なんというか如何にもエアロらしいアルバムですね
個人的にはこの次の「Draw The Line」の方が好きなんですが
完成度というかまとまりの良さというか名盤と言えばこちらですね

このアルバムで部屋に閉じ込められたネズミが部屋から出て(Out Of The Cellar)
その音楽的ルーツであるエアロの復活に一役買ったってのが良いですねぇ

2022/04/27 (Wed) 00:58 | EDIT | REPLY |   
kazz_asai  
龍騰虎躍

日本デビュー「翔べ!エアロスミス」も次の「闇夜のヘビィロック」も買ってはいたのですが、ストーンズまがいに見立てた日本のレーベルの売り方があざといというか...やりすぎ感の強い邦題もあって、なんとなく乗り切れませんでした。
でもこのアルバムはそんな些事など吹き飛ばしてしまう、真のHR名作でしたね。
アルバム開巻の重厚感でまずノックアウト...トム・ハミルトンのベースはもはや別人のような凄まじさ。
これまでで最高の疾走感を見せつける「地下室のドブねずみ」
そしてルーツである英国ロックに劣らぬヘヴィネスを体現した「ノーバディズ・フォウルト」。
金色にまばゆく輝く日本盤の帯に大書された「俺たち以上にロックするバンドがあったら、そいつらのローディになってやるよ。
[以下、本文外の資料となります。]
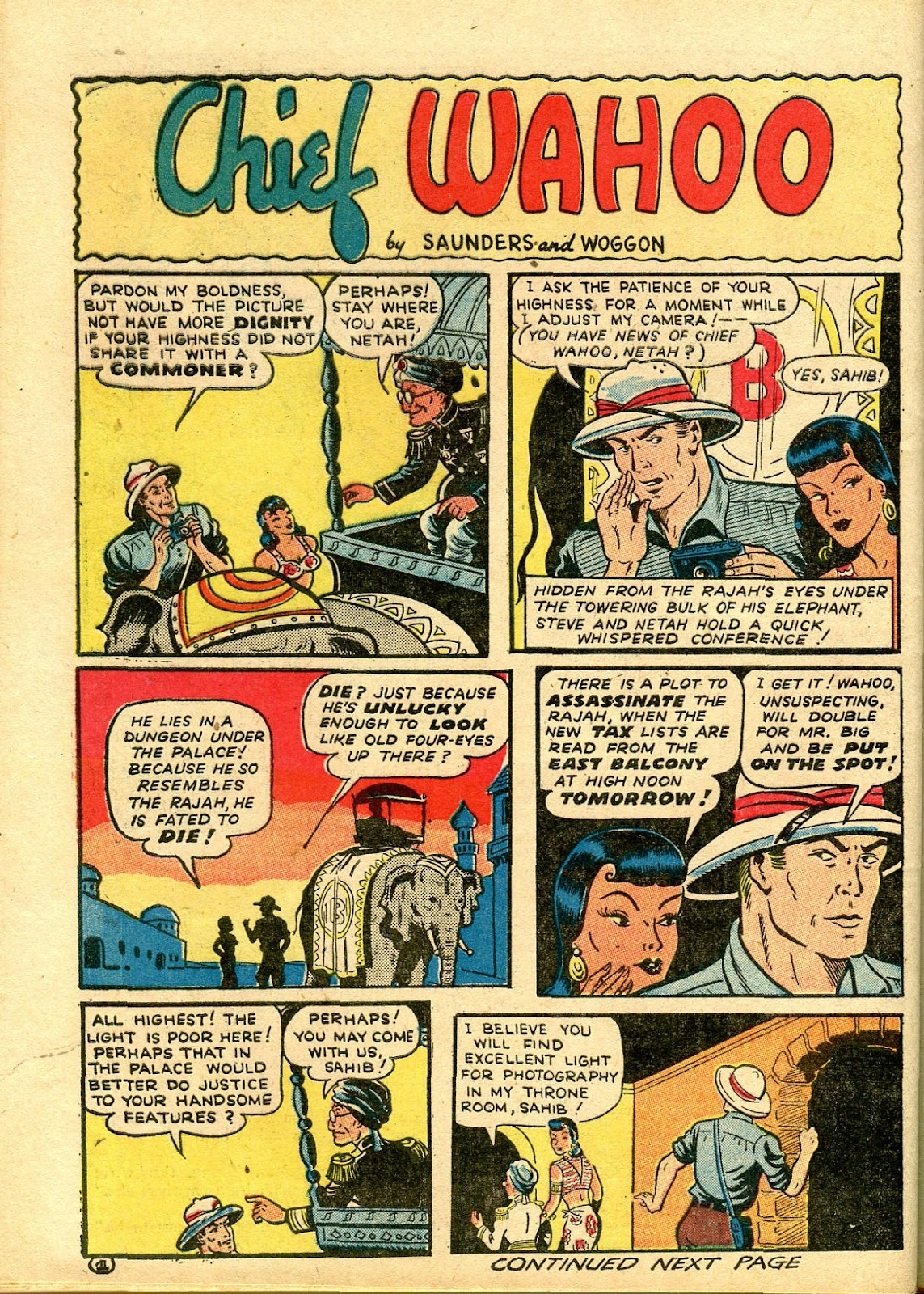 Read online Famous Funnies comic -  Issue #111 - 54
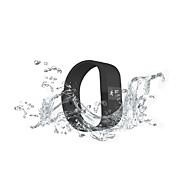 Control de actividad Digicare dc-WT-01 eri portátil inteligente pulsera pulsera, OLED / 67 / podómetro / registro de sueño / Android / iOS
ハッハッハ...」というキャッチ。
従来のコケおどしにも似た演出なのですが、それさえもすべて諾うしかないほどの衝撃でした。

2022/04/29 (Fri) 20:11 | EDIT | REPLY |   
フレ
フレ  
Rocks!

>おーぐろさん
いくつものコメント感謝です♪
この頃のエアロはどれもロックらしい出来映えでカッコ良いアルバムばかりですね。

>kazz_asaiさん
「龍騰虎躍」とは正に。
エアロ絶頂期の本質を出し切った作品でリアルでも衝撃的との感触、納得です。